(What is being asked):
Can you write out the data below word for word, from the line containing "What is the label" through the line containing "EMA slice? green", including both of those lines?

(Data for analysis):
_ _ _ _

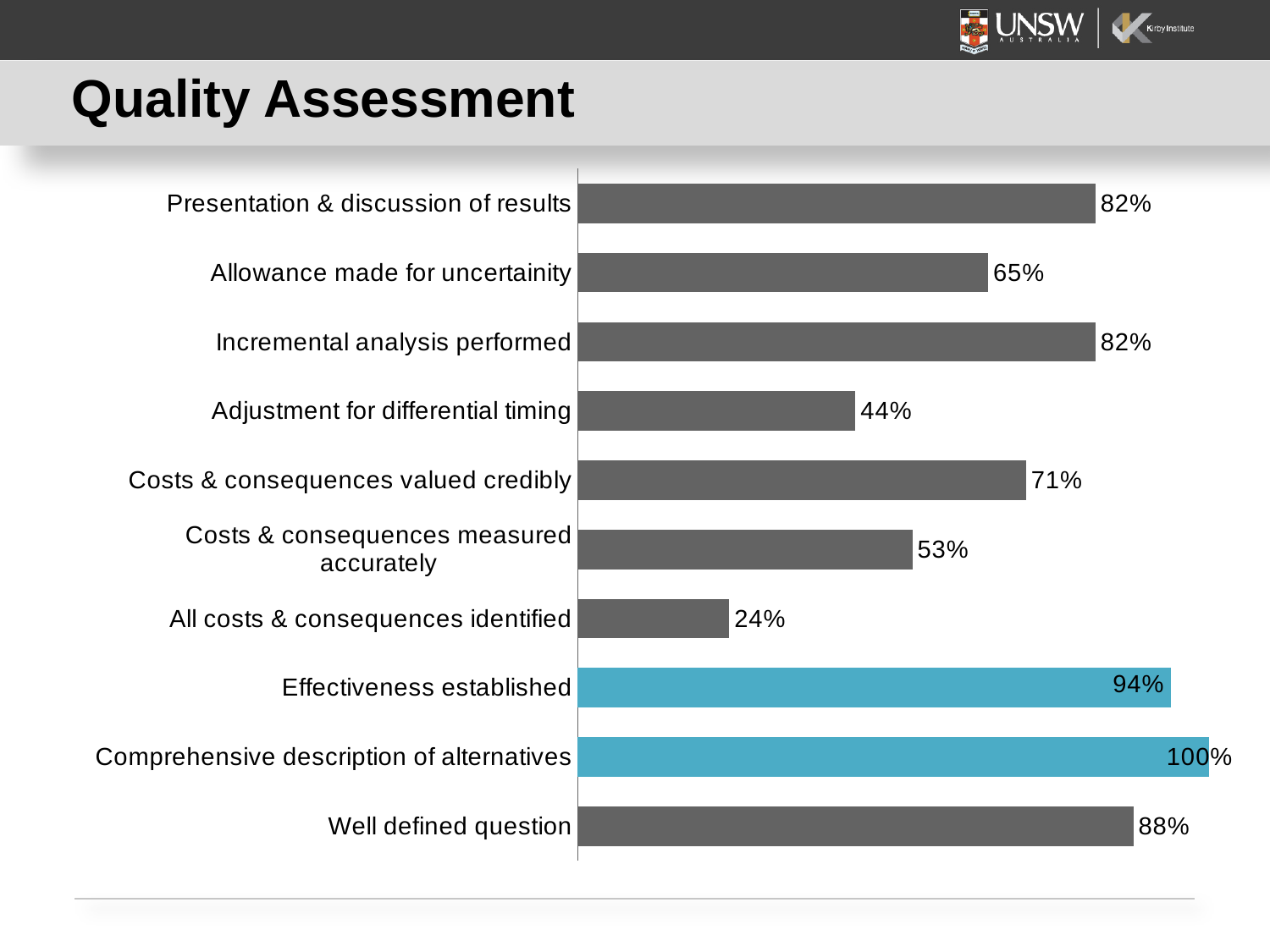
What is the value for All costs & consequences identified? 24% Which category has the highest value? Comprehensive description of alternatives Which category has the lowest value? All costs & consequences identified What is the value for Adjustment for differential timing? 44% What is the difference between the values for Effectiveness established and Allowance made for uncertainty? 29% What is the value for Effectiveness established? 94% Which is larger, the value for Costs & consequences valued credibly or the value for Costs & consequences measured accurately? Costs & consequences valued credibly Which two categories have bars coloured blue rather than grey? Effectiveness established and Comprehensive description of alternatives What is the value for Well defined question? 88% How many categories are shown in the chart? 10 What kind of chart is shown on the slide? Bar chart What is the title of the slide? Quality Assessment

_ _ _ _

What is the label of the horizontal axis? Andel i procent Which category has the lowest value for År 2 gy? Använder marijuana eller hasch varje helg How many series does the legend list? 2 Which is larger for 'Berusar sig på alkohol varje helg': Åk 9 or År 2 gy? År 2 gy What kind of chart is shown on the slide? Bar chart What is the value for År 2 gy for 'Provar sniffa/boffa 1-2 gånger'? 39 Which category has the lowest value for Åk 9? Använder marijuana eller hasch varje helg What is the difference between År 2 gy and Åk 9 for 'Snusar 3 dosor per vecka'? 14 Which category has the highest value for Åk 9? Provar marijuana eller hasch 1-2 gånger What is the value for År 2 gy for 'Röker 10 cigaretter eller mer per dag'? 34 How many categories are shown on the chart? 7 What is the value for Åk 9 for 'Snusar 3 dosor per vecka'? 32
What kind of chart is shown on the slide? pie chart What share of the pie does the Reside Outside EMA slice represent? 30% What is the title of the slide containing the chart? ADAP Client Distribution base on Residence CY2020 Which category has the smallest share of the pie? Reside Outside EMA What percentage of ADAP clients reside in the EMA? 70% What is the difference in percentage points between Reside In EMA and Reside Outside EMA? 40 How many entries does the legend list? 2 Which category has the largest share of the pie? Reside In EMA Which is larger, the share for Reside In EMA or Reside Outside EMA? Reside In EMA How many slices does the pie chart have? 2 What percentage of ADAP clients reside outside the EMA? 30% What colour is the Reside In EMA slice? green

_ _ _ _

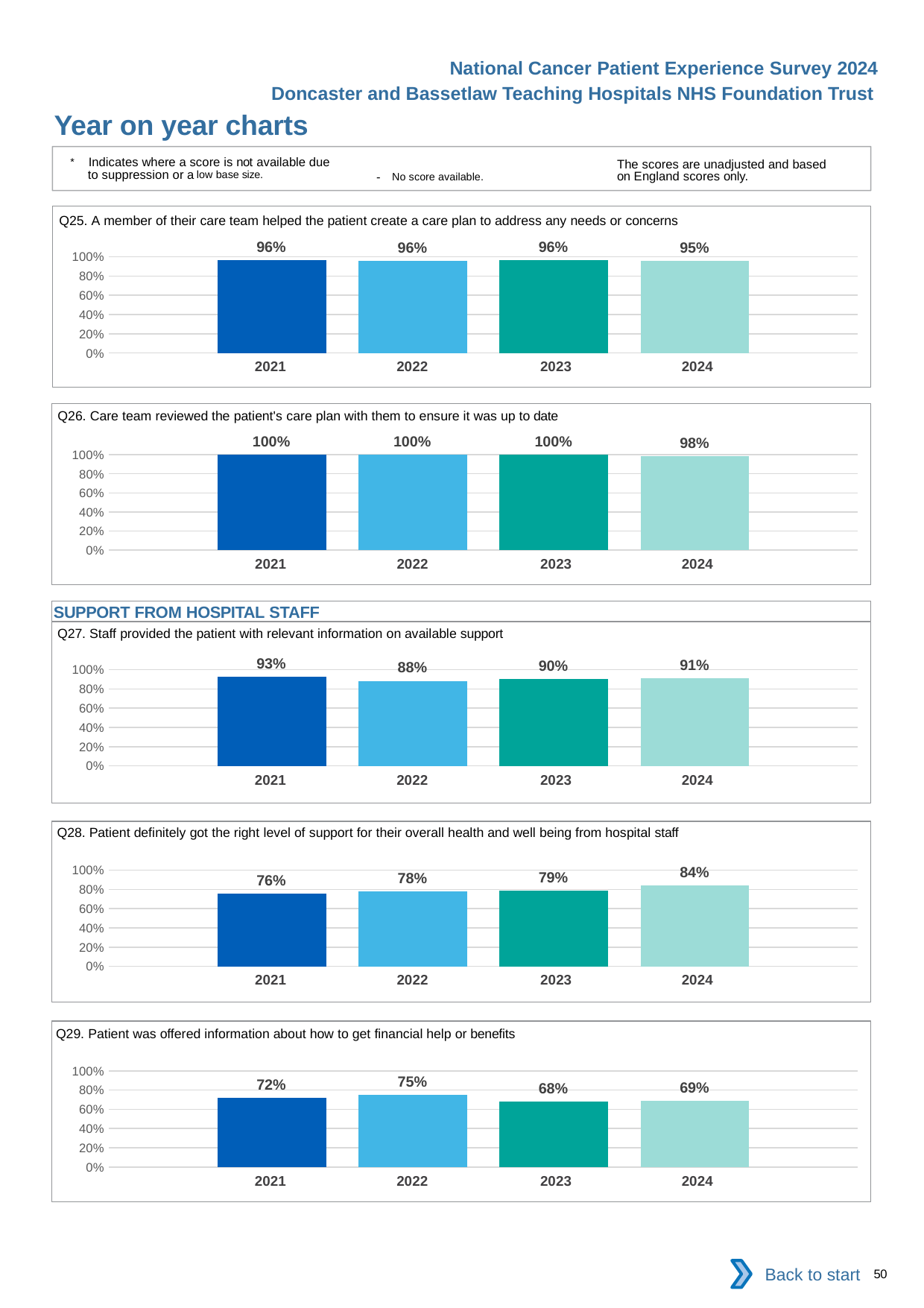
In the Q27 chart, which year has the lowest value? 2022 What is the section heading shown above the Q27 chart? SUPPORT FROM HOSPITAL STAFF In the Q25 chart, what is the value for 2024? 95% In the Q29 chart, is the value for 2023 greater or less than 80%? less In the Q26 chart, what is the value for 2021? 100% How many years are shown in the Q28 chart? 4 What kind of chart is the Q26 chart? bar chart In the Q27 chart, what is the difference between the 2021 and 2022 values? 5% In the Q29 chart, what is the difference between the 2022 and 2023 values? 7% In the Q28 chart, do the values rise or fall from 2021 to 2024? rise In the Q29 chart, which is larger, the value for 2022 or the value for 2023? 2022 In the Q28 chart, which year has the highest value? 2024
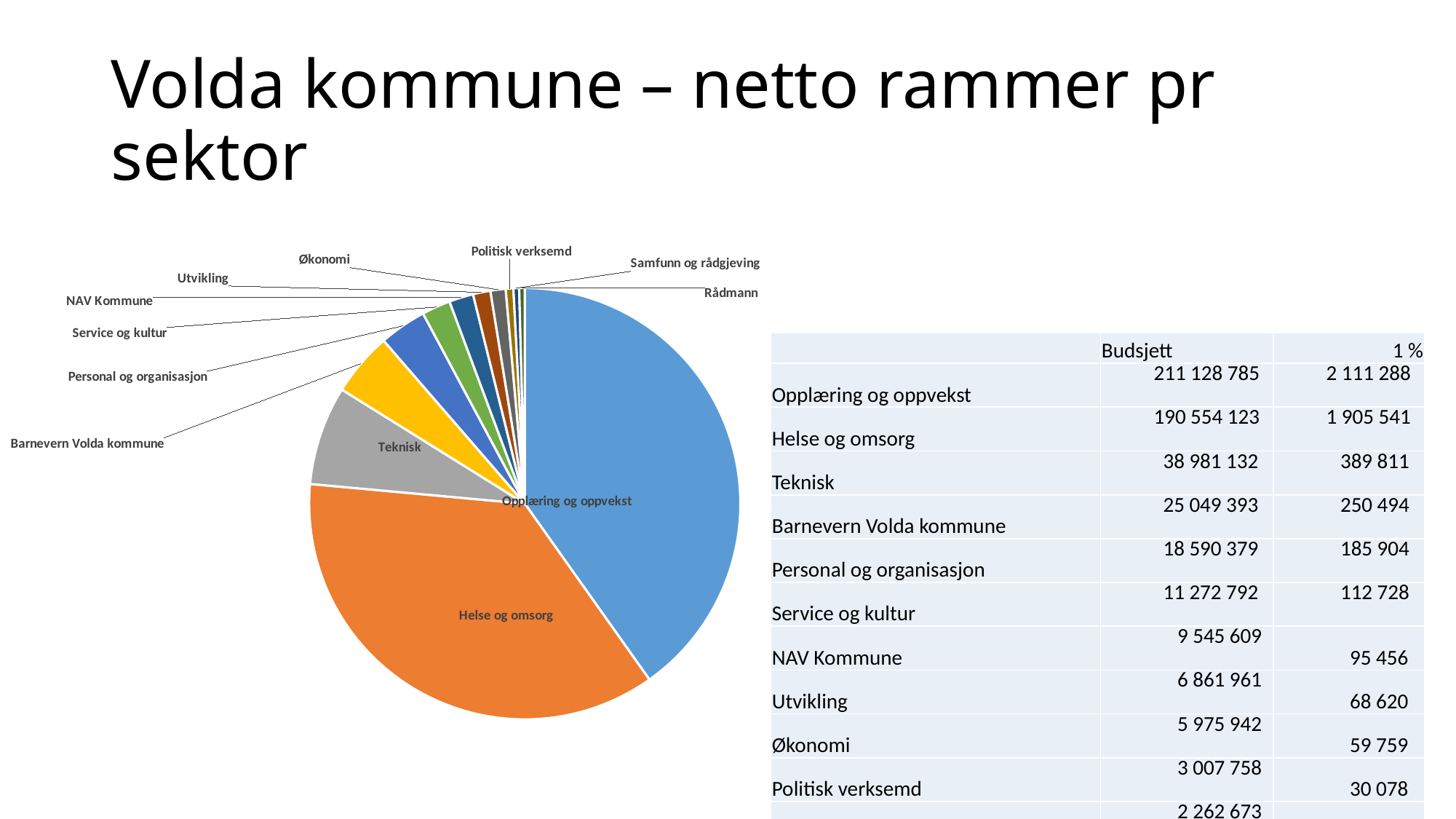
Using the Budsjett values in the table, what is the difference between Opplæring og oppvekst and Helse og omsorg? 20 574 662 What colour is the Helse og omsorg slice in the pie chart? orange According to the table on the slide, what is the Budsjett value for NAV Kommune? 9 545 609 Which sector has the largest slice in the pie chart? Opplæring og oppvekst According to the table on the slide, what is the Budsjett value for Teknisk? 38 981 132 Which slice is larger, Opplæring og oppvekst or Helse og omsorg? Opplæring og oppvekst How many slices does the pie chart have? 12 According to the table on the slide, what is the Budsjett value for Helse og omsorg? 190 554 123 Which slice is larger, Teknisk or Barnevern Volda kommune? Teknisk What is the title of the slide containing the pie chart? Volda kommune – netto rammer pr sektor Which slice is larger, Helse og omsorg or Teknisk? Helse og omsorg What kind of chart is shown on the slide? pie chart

_ _ _ _

(Output of the task):
What is the label of the horizontal axis? Andel i procent Which category has the lowest value for År 2 gy? Använder marijuana eller hasch varje helg How many series does the legend list? 2 Which is larger for 'Berusar sig på alkohol varje helg': Åk 9 or År 2 gy? År 2 gy What kind of chart is shown on the slide? Bar chart What is the value for År 2 gy for 'Provar sniffa/boffa 1-2 gånger'? 39 Which category has the lowest value for Åk 9? Använder marijuana eller hasch varje helg What is the difference between År 2 gy and Åk 9 for 'Snusar 3 dosor per vecka'? 14 Which category has the highest value for Åk 9? Provar marijuana eller hasch 1-2 gånger What is the value for År 2 gy for 'Röker 10 cigaretter eller mer per dag'? 34 How many categories are shown on the chart? 7 What is the value for Åk 9 for 'Snusar 3 dosor per vecka'? 32
What kind of chart is shown on the slide? pie chart What share of the pie does the Reside Outside EMA slice represent? 30% What is the title of the slide containing the chart? ADAP Client Distribution base on Residence CY2020 Which category has the smallest share of the pie? Reside Outside EMA What percentage of ADAP clients reside in the EMA? 70% What is the difference in percentage points between Reside In EMA and Reside Outside EMA? 40 How many entries does the legend list? 2 Which category has the largest share of the pie? Reside In EMA Which is larger, the share for Reside In EMA or Reside Outside EMA? Reside In EMA How many slices does the pie chart have? 2 What percentage of ADAP clients reside outside the EMA? 30% What colour is the Reside In EMA slice? green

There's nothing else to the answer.